With recording methods so dramatically eased by technology, Haines argues that musicians have become less obsessed with recording techniques, sometimes to the detriment of the overall sound.
“I am a bit of a techno. My friend Greg Ekadec is a real boffin, he specialises in vintage equipment. A few years ago he built me a lovely valve amp for my vinyl collection and then he told me about this tape machine [an Ampex 300 ½” tape recorder]. When I came back from Europe I started researching this and discovered it was this famous recorder which was used at the Columbia 30th St. Studios, where Miles’ ‘Kind of Blue’ and Dave Brubeck’s ‘Take Five’ were made. Up until the late ’50s this was the machine to use!
“We also used lots of vintage microphones and an [ex-] EMI Neve desk, lugged in the Ampex and recorded the whole session over two days [in December last year]; a real short time, just like the early jazz records. In the ’60s they went into the studio and recorded quickly. ‘A Love Supreme’ [Coltrane, 1965] was made in four hours. Myself and Mike Patto, who produced the record, have been fanatical about the equipment used, trying to get the sound right. We were asking ourselves over the years, ‘Why do modern jazz records sound pretty awful? What is it about those old records that’s so great?’ So we went down this ‘gear-head’ path.

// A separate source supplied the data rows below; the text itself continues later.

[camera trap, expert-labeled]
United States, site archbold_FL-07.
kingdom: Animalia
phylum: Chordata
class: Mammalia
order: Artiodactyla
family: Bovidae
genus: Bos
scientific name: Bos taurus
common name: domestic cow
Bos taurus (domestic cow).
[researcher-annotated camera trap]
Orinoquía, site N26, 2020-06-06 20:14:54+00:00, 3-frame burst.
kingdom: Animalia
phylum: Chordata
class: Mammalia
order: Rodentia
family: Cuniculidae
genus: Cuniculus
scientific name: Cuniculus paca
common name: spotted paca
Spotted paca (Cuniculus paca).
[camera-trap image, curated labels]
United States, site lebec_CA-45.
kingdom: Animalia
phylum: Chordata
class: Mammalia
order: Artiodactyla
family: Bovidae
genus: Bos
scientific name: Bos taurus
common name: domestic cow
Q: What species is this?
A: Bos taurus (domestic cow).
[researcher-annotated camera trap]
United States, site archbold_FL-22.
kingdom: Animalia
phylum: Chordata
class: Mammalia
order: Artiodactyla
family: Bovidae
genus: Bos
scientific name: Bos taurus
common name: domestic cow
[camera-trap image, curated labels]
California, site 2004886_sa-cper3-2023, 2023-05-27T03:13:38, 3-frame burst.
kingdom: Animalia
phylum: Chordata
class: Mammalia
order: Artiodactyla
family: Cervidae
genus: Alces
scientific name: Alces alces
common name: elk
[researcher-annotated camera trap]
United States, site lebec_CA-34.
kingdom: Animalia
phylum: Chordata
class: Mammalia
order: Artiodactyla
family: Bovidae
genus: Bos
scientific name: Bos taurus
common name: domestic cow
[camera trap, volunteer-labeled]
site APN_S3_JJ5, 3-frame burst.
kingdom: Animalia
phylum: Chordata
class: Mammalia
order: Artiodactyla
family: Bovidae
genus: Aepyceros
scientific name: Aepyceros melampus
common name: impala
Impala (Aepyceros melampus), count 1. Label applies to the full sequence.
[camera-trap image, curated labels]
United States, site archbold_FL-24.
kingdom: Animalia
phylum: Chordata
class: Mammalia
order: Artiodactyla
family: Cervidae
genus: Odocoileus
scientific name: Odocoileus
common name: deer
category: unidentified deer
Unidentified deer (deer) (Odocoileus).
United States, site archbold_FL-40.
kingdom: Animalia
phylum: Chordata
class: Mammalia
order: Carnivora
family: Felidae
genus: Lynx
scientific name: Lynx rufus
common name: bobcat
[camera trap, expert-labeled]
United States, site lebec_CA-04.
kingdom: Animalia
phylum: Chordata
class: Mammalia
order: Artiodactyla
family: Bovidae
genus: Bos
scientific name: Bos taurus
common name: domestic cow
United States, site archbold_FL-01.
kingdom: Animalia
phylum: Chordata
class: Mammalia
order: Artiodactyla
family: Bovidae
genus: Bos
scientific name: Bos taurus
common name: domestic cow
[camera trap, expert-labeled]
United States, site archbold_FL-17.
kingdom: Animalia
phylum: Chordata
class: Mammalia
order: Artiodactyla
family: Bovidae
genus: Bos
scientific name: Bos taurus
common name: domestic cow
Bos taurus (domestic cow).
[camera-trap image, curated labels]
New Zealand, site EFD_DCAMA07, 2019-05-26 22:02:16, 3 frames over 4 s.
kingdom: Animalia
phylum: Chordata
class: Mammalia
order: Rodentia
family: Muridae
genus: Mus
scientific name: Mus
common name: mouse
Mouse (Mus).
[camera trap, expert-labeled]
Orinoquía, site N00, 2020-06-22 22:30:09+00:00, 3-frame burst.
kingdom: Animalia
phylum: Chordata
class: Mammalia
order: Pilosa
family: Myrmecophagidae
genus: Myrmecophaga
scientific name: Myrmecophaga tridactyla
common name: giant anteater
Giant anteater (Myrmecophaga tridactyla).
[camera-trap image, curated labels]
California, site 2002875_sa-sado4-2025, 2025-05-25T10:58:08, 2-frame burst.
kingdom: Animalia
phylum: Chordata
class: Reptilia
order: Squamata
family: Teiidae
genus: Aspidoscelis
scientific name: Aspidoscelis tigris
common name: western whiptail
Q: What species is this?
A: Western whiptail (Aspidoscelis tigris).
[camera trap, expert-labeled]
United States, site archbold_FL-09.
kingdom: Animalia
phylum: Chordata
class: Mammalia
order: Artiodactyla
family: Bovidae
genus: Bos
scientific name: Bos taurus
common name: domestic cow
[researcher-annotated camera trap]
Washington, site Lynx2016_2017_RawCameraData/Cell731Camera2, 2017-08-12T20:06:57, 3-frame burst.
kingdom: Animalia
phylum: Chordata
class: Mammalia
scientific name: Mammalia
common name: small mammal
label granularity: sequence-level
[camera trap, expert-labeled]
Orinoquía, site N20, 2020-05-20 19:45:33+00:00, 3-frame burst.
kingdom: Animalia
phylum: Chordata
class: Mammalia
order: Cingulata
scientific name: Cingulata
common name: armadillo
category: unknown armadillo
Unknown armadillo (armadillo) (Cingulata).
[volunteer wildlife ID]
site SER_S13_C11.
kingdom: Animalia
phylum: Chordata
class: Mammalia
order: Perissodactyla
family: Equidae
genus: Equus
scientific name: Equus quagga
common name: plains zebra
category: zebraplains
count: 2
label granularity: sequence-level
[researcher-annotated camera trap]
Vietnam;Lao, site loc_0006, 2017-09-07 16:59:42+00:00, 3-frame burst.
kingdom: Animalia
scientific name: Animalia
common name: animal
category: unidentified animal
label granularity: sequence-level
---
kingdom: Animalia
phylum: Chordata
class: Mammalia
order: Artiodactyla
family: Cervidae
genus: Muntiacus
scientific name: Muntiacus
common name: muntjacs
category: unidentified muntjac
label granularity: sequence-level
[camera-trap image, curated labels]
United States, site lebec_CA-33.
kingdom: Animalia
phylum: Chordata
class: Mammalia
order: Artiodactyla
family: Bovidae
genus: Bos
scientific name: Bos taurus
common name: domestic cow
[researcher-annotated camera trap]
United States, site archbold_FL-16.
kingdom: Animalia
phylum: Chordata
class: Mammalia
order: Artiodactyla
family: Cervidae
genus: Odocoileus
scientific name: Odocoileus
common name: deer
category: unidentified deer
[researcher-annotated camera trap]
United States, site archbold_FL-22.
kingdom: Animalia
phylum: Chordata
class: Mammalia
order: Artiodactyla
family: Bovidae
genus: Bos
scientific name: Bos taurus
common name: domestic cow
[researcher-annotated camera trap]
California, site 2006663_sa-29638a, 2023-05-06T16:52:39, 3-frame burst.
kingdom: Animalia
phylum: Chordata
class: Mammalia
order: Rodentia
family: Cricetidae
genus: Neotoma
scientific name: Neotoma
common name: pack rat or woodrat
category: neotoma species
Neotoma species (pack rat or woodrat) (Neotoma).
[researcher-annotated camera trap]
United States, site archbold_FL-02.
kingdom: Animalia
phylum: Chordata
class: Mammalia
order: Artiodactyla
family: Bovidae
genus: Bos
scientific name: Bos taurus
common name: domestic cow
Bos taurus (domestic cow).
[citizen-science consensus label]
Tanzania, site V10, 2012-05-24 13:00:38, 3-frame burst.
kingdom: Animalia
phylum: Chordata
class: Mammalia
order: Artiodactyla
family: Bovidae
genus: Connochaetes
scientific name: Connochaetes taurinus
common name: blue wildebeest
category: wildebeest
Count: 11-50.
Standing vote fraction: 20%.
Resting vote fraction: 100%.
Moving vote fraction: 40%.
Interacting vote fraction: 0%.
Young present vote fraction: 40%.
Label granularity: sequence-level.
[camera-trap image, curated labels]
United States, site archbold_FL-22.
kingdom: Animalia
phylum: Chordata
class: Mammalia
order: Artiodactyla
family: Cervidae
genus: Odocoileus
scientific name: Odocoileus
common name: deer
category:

Overall, Haines suggests that this is not a retro record, but it is referencing those things that have not been in jazz for a long time.
“Engineers don’t automatically give you that sound! Some rock bands play with grungy and analogue sounds – most modern jazz is bright and clean – and that’s what’s been missing from jazz records. And the reason we chose to go to York Street [Studios, in Auckland] was because it’s a big room, so you can use the room for sound without any special digital processing effects.
“You can make a jazz record that has all the elements that make a record cool. When you put a song like Eboness [Roy Brooks] on, the actual sound, the room and mystery is all in there. And you need the right musicians, authentic gear from the period and the right approach to bring it all together.